>> start TEXT PROVIDED

Wednesday, November 28, 2018

Fiscal Policy after the Mid-term Elections

David Super

      The mid-term elections changed many things in Washington.  The full implications will not be apparent until the major players – the House and Senate Republican Caucuses, the House and Senate Democratic Caucuses, and the President – settle on their agendas.  We can anticipate a bit more about fiscal policy, however, because existing substantive and procedural rules dictate much of the agenda without regard to the wishes of the partisan actors.  This is the second of two posts about the mid-term elections’ procedural implications. 

     The first impacts are being felt already, even before the new Congress convenes.  Well in advance of the election, Congress passed and the President signed five of the twelve appropriations bills that together fund the vast majority of government functions.  In a striking departure from prior practice, Democrats insisted on moving bills containing their priorities, particularly the bill funding the Departments of Labor, Health and Human Services, and Education, apace with Republican priorities, such as the Department of Defense.  This changes the stakes in a potential government shutdown. 

     Of the seven appropriations bills remaining to be passed those for Agriculture and for the Departments of Transportation and Housing and Urban Development have been agreed to privately and are not controversial.  The bill for the Interior Department has been controversial because of non-financial riders that have been attached to it, largely on environmental matters.  The bill for Financial Services and General Government has been stuck due to battles over raises for federal workers and some attempted Republican budget gimmickry.  With the election over, the disputes on these bills seem likely to resolve quickly. 

     That leaves the bills for Homeland Security (controversial because of the President’s proposed border wall and other immigration-related matters), for Commerce, Justice, and Science (controversial because it contains funding for Robert Mueller’s investigation), and for the Department of State and Foreign Operations (long controversial for many Russia-related reasons and now perhaps because of concerns about Saudi Arabia and our role supporting the slaughter in Yemen).

>> end TEXT PROVIDED
>> start INFORMATION SUPPLIED

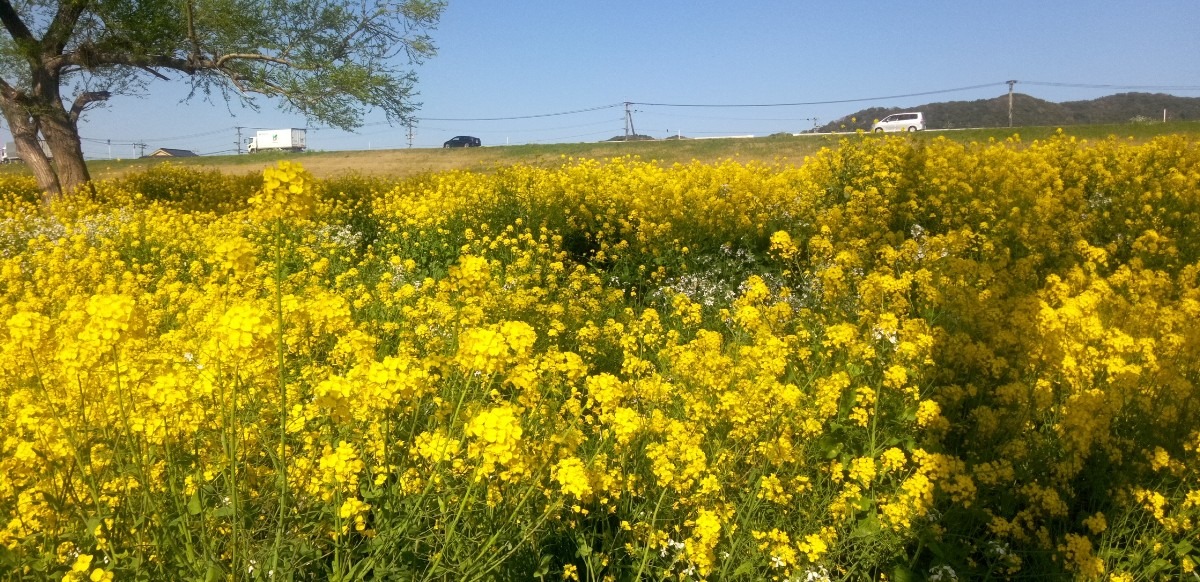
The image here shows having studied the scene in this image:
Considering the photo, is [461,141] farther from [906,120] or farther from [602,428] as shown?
[602,428]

>> end INFORMATION SUPPLIED

## EXERCISES TO COMPLETE
**1.** Can you copy out the passage from the fiscal policy post word for word, starting with "Fiscal Policy after" and going on through "elections’ procedural implications."?
**2.** Would you write the next part of the post on fiscal policy after the mid-term elections, picking up right after its final sentence?

## ANSWERS TO THE EXERCISES
**1.**
Fiscal Policy after the Mid-term Elections

David Super

      The mid-term elections changed many things in Washington.  The full implications will not be apparent until the major players – the House and Senate Republican Caucuses, the House and Senate Democratic Caucuses, and the President – settle on their agendas.  We can anticipate a bit more about fiscal policy, however, because existing substantive and procedural rules dictate much of the agenda without regard to the wishes of the partisan actors.  This is the second of two posts about the mid-term elections’ procedural implications.

**2.**
     The President lately has seemed to signal that he does not expect to get much funding for wall.  His removal of Attorney General Sessions gives the President more direct leverage on the Mueller investigation, potentially removing that issue from the appropriations struggle.  If these matters get resolved, Congress likely can avoid a partial government shutdown.  The continuing resolution that is funding the agencies under these seven bills expires December 7, and appropriators likely will need an extra week to finish up, but unless the President suddenly reverses course appropriations for the current fiscal year should be completed by the middle of December.  House Republicans are especially eager to finish and leave town because, as the beginning of the new Congress approaches, departing Members begin to have to give up their office space to their newly-elected replacements, making the logistics of being in session progressively more uncomfortable.  The fact that the remaining bills cover a mix of Democratic and Republican priorities also has made a partial shutdown less attractive.

     In the new year, Congress is likely to face four sets of important fiscal issues.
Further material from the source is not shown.